Sejak pembuka film ini sudah cukup menarik perhatian. Kalimat yang menjadi judul film ini bahkan didesahkan di menit kedua. Ini menjadi semacam intro yang berhasil memancing penasaran audiens. Asyiknya lagi, rasa penasaran itu semakin berkembang seiring pertambahan waktu film ini. Harus saya akui, saya amat menikmati film-film seperti Potrait of a Lady on Fire. Film yang tidak tergesa-gesa, menampilkan perpindahan adegan secara lembut, dialog yang sedikit tapi jelas dan bermakna, serta efek pencahayaan yang cermat.

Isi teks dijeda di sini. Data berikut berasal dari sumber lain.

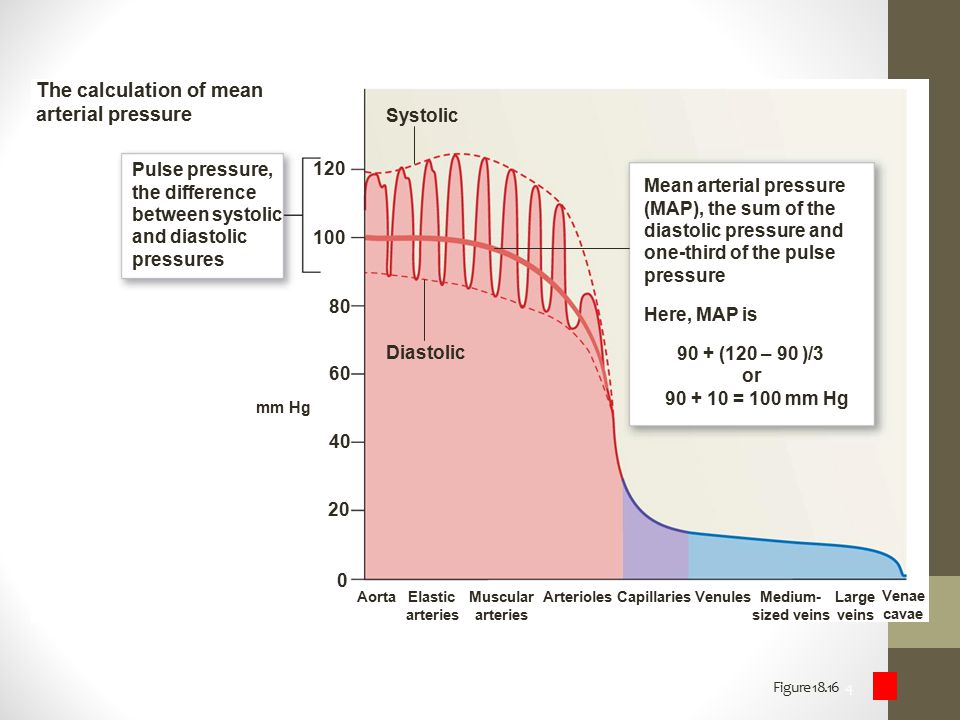 The calculation of mean arterial pressure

Durasi dua jam film ini terasa berlangsung hanya dua menit. Sangking menikmatinya, kita seolah ikut terserap dalam keteraturan cerita yang di rangkai sang sutradara. Besar harapan saya, untuk selanjutnya saya bisa menyantap film-film seperti ini.

Terakhir, Parasite (2019). Film ini dibuat oleh Bong Joon-ho, sutradara yang kritis terhadap isu-isu sosial. Memories of Murder (2003) dan Okja (2017) adalah dua film yang tak boleh dilupakan dalam karir Joon-ho. Parasite berkisah tentang dua keluarga yang berbeda kelas sosial. Keluarga Park (Lee Sun Gyun) keluarga yang kaya, sementara Kim (Kang-Ha Song) keluarga miskin. Keluarga miskin ini satu demi satu berupaya memasuki dan “mencicipi” kekayaan keluarga Park. Berbagai trik dan motif digunakan, hingga akhirnya seluruh anggota keluarga Kim berhasil “menyantap” hidup di rumah mewah milik Park.

Tapi rupa-rupanya nasib punya kejutan. Peristiwa yang tak disangka hadir. Ruang bawah tanah di rumah keluarga Park ternyata dihuni seorang lelaki pelarian yang terbelit utang. Istri lelaki tersebut tak lain adalah pembantu setia keluarga Park selama ini, sebelum ia didepak dengan cara halus dan digantikan salah satu keluarga Kim.

Ending film ini mengerikan. Pisau dan darah berkelebat hingga berujung kematian. Ironi ditampilkan Parasite. Ironi yang berujung pada pertanyaan, siapakah sebenarnya yang menjadi parasit disebuah siklus kehidupan ini? Apakah orang kaya, orang miskin, atau orang pelarian yang tersingkir dari kehidupan. Film ini tak gamblang menjawab. Namun memberi kesempatan pada audiens untuk menilai dan menjawab sendiri.

Pada akhirnya, keempat film asing ini, bagi saya tak sekadar sebagai pelepas dahaga atas keinginan saya menjerumuskan diri dalam ranah asing. Keempat film ini memberi saya makna yang begitu mendalam perihal nasib dan takdir dalam guliran kehidupan. Kedepannya saya tak jera dan akan terus mencoba mengasingkan diri kepada hal yang benar-benar belum saya kenal sama-sekali. Semoga saya bisa kembali keluar dari segala rupa keasingan, tetap menjadi diri saya sendiri, namun dengan isi kepala yang berbeda.